La condanna in primo grado di Mimmo Lucano a una pena di oltre 13 anni di reclusione ha lasciato praticamente tutti sbigottiti, finanche la Procura che aveva chiesto una condanna molto più bassa. Si è optato per una pena severissima (possiamo definirla feroce?) secondo un andazzo che, da un punto di vista empirico, stiamo registrando sempre più frequentemente, visto che è ormai frequente che i Tribunali comminino pene più alte di quelle richieste dall’accusa, e pone seri interrogativi sulla mutazione della figura del giudicante, divenuto spesso più “realista del re” (le Procure).

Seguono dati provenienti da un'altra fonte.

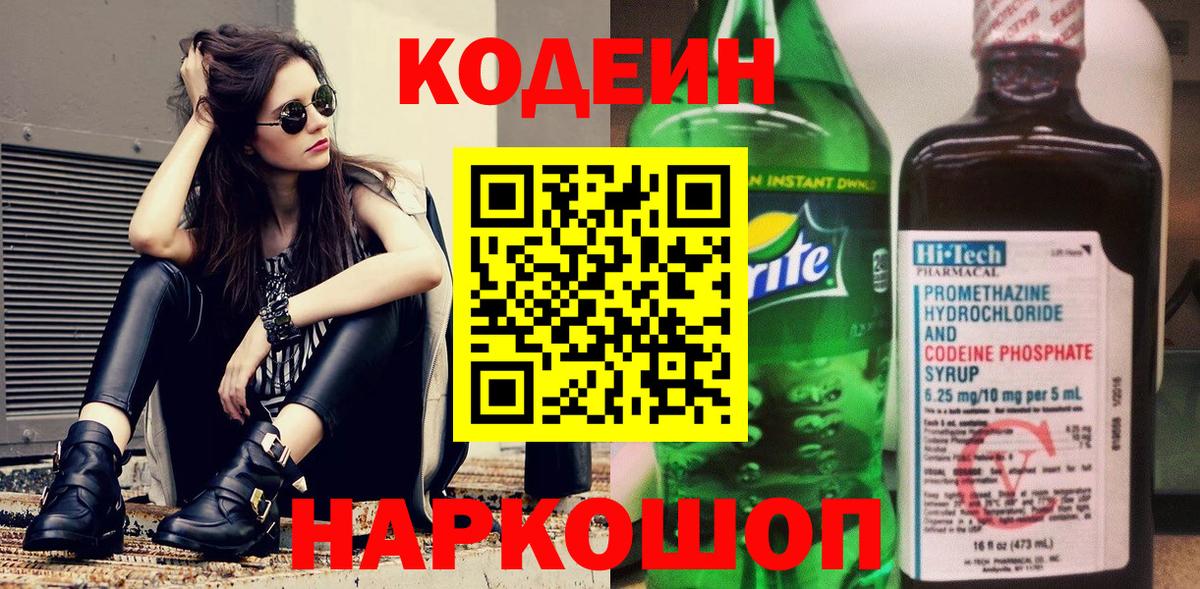 Ачинск  Кодеиновый сироп Lean Purple Drank  Вход с VPN 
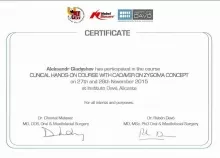 Гладышев Александр Сергеевич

Non conosciamo nel dettaglio il processo, ragion per cui non entreremo nel merito della vicenda. Vi sono, tuttavia, delle considerazioni che possono essere espresse anche prima di leggere le ragioni di una simile severissima condanna, pur consapevoli, però, che il caso di Mimmo Lucano non si presta a svolgere una funzione paradigmatica. È un caso eccezionale, straordinario nelle premesse e nelle conclusioni. Autorevoli intellettuali hanno sottolineato che questa condanna è figlia degli aumenti costanti e spesso ingiustificati di pena che hanno caratterizzato tutti i reati negli ultimi decenni e, in particolare, i reati contro la pubblica amministrazione. C’è sicuramente del vero in questa affermazione ma, allo stesso modo, va sottolineato che, anche alla luce della legislazione attualmente vigente, la pena poteva essere molto molto più bassa, anche inferiore ai quattro anni di reclusione. Nel caso Lucano il Tribunale sembrerebbe aver ritenuto che si fosse in presenza di fatti di peculato gravissimi. E qui i conti sembrano non tornare.

È stato, infatti, escluso dalla stessa pubblica accusa un arricchimento personale, tanto che l’evanescente movente veniva individuato in ragioni di accrescimento del consenso elettorale. Così come non è in discussione lo straordinario impegno e generosità che il sindaco Lucano ha profuso per assicurare l’accoglienza a chi scappava dalla fame e della guerra, tanto che Riace è divenuto un simbolo mondiale di umanità e di accoglienza. E anche un simbolo di buona e nuova amministrazione. E allora se – come è probabile – le eventuali irregolarità amministrative riscontrate dai giudici sono state il frutto di un “eccesso di generosità”, della volontà di aiutare chiunque ne avesse bisogno anche a costo di violare la legge (questo era nei fatti l’assunto accusatorio), la pena inflitta dai giudici rappresenta una straordinaria ingiustizia.

Sappiamo che diritto e giustizia purtroppo non sempre coincidono. Ma quando lo iato si fa così profondo e così lacerante, quando la cesura diviene sempre più frequente, quando il diritto perde ogni capacità di comprendere la vita reale (come Luigi Manconi ha osservato pochi giorni fa su la Stampa), il diritto penale rischia di perdere ogni legittimazione e reale utilità. Diviene mero strumento autoritario al servizio esclusivo dell’apparato statale. E qui entra in gioco la figura del giudicante che non può essere un mero asettico valutatore delle prove o, peggio, un autistico “ragioniere della pena”.  Per questo basterebbe l’algoritmo di cui giustamente tutti noi temiamo l’ingresso nelle aule di giustizia. Il giudicante ha il dovere primario di valutare il reale disvalore di una condotta, non può limitarsi a compiere calcoli aritmetici. E se ritiene che una condotta, pur in ipotesicostituente reato, ha una carica di disvalore bassissima o addirittura – come nel caso di Lucano – è tesa a tutelare interessi di rango costituzionale, ha l’ineludibile dovere di fare tutto quanto nelle sue possibilità per adeguare la pena alle caratteristiche del caso sottoposto alla sua cognizione.

Il nostro codice penale – pur su questo versante ancora molto carente atteso anche l’humus autoritario di cui lo stesso è figlio – avrebbe infatti consentito di temperare in modo significativo la pena inflitta e forse addirittura di ritenere non punibile la condotta previo il riconoscimento di scriminanti senz’altro applicabili al caso di specie. Come don Milani, come Marco Cappato, come Danilo Dolci e tanti altri, Mimmo Lucano ha messo in gioco il suo corpo per la tutela degli ultimi e dei diseredati. E questa generosità, intelligenza e cultura non saranno mai intaccate da qualsiasi alchimia giudiziaria.